Filter the records below for the word "address". Keep each line that has it.
START Records
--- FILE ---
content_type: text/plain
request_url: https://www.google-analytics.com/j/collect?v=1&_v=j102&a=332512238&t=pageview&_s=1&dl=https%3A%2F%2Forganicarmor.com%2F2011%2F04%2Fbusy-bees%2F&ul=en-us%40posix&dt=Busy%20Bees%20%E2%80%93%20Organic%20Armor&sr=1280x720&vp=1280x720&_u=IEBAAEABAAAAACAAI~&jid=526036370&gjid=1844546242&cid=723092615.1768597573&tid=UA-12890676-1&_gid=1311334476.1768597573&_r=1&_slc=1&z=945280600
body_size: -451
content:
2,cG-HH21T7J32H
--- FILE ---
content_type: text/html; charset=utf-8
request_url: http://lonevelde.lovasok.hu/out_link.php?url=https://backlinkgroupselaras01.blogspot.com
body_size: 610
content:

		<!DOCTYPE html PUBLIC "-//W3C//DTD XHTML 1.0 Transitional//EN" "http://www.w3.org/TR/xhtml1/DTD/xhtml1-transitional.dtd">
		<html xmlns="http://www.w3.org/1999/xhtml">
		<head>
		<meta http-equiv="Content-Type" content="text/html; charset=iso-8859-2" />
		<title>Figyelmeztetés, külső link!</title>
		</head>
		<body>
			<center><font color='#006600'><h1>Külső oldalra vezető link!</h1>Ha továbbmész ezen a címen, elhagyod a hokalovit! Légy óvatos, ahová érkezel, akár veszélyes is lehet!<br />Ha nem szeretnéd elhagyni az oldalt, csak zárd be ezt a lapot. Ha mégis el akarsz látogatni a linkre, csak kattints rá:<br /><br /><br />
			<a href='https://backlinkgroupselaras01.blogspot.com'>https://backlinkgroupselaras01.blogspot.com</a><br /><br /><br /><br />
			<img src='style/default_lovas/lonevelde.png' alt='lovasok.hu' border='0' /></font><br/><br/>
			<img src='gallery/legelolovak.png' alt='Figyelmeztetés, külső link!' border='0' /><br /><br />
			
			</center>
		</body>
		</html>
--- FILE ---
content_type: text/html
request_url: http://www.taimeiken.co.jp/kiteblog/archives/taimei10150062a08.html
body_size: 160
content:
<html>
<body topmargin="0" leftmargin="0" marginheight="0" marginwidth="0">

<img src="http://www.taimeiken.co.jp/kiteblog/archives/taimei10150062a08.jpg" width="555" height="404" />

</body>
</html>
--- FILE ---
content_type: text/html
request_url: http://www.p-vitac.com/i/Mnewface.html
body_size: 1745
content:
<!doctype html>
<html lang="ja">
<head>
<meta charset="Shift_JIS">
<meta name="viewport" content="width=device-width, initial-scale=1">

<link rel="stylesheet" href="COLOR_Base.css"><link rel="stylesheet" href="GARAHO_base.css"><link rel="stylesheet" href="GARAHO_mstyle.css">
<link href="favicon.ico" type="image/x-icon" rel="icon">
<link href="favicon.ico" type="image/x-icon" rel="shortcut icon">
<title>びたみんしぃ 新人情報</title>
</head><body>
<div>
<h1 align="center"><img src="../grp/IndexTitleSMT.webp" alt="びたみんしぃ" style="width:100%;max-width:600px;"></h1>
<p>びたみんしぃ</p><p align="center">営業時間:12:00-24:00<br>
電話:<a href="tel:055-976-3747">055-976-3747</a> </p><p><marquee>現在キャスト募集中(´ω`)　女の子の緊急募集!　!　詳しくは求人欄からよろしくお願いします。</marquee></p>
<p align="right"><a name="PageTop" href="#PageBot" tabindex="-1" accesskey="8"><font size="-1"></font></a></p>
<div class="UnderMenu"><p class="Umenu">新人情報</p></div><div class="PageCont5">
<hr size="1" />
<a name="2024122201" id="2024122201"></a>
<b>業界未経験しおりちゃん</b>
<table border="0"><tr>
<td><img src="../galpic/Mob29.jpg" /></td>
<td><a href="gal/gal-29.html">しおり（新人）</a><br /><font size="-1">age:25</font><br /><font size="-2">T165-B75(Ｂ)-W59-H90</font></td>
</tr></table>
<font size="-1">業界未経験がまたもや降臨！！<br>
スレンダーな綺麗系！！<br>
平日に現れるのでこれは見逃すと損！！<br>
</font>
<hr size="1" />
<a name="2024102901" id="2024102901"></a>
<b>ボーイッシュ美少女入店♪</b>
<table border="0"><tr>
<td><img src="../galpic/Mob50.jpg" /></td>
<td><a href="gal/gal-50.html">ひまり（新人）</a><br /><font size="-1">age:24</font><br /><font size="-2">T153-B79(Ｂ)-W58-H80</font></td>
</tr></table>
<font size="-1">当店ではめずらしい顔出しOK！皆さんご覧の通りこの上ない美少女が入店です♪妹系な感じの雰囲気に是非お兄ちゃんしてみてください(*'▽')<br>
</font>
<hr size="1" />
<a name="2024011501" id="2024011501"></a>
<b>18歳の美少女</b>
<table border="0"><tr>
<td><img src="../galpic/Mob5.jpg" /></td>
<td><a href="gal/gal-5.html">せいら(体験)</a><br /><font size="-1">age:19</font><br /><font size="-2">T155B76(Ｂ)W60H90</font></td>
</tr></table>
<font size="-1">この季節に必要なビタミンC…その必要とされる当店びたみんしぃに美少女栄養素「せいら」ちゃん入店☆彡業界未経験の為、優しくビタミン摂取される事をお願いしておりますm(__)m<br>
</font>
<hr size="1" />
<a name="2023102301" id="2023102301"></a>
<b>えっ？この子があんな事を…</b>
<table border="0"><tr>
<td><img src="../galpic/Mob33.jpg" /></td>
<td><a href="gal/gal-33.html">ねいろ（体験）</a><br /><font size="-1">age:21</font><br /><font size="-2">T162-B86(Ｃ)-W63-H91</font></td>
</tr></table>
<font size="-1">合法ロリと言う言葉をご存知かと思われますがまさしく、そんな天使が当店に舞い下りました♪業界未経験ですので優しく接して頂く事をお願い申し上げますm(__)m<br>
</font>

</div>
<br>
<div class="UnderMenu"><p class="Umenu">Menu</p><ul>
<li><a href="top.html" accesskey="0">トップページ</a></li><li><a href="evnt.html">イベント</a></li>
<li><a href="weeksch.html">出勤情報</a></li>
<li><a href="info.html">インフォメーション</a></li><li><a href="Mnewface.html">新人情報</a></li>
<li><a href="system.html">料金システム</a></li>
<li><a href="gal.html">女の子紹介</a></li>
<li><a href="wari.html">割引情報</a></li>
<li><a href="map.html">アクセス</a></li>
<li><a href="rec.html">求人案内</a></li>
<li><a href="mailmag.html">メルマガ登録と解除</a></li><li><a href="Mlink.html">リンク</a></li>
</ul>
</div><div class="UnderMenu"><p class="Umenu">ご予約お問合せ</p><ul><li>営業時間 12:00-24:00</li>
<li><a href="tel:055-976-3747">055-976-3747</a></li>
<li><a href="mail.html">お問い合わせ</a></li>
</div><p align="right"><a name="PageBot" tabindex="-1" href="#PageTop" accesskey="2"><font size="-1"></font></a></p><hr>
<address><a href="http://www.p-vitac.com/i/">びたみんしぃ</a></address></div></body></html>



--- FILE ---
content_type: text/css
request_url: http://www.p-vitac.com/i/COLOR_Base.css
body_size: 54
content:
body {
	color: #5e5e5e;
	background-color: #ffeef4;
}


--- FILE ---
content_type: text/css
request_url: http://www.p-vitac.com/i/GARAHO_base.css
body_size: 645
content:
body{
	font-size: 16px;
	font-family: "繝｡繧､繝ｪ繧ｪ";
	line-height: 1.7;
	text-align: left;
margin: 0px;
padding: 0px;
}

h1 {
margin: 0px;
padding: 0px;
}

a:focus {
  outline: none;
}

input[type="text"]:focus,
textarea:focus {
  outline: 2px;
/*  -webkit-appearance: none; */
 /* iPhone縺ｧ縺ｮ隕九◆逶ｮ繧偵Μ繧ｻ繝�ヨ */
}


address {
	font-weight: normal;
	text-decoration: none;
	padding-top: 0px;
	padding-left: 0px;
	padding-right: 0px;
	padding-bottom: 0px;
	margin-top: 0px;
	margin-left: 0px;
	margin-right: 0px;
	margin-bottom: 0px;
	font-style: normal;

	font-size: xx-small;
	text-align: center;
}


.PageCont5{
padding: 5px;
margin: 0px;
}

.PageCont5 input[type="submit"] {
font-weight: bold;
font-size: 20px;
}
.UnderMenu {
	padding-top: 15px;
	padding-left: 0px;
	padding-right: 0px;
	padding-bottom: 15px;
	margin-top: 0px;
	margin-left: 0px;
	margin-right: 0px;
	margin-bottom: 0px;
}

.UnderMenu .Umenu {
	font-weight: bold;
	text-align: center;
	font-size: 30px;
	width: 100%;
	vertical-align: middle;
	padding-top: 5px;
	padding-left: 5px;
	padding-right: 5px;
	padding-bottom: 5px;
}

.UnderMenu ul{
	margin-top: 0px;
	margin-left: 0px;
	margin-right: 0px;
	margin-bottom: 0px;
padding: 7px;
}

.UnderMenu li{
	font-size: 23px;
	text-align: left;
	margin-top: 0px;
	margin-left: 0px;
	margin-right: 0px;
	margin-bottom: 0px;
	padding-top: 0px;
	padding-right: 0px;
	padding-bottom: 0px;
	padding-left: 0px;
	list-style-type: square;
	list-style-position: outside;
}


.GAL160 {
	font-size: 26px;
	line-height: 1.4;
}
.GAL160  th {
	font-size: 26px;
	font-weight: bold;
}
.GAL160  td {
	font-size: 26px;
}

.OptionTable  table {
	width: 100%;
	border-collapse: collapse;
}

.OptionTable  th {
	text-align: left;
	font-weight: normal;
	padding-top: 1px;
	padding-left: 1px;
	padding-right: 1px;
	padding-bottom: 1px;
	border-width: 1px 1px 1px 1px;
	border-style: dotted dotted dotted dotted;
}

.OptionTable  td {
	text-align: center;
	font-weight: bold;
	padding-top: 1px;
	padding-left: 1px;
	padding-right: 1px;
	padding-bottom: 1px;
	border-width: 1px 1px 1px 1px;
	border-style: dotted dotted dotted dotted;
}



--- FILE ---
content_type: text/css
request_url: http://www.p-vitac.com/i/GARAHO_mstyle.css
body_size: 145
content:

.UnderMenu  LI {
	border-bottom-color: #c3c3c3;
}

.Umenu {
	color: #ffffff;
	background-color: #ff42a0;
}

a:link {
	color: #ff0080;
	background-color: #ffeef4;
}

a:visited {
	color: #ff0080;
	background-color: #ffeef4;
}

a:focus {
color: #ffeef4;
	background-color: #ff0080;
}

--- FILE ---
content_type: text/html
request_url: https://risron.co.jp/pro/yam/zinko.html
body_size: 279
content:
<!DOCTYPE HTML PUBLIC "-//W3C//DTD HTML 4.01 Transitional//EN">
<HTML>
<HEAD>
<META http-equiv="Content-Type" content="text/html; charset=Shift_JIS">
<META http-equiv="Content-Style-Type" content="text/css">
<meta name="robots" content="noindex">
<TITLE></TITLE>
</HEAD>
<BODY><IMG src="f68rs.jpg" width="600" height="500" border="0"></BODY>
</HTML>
END Records
Exercise output
<address><a href="http://www.p-vitac.com/i/">びたみんしぃ</a></address></div></body></html>
address {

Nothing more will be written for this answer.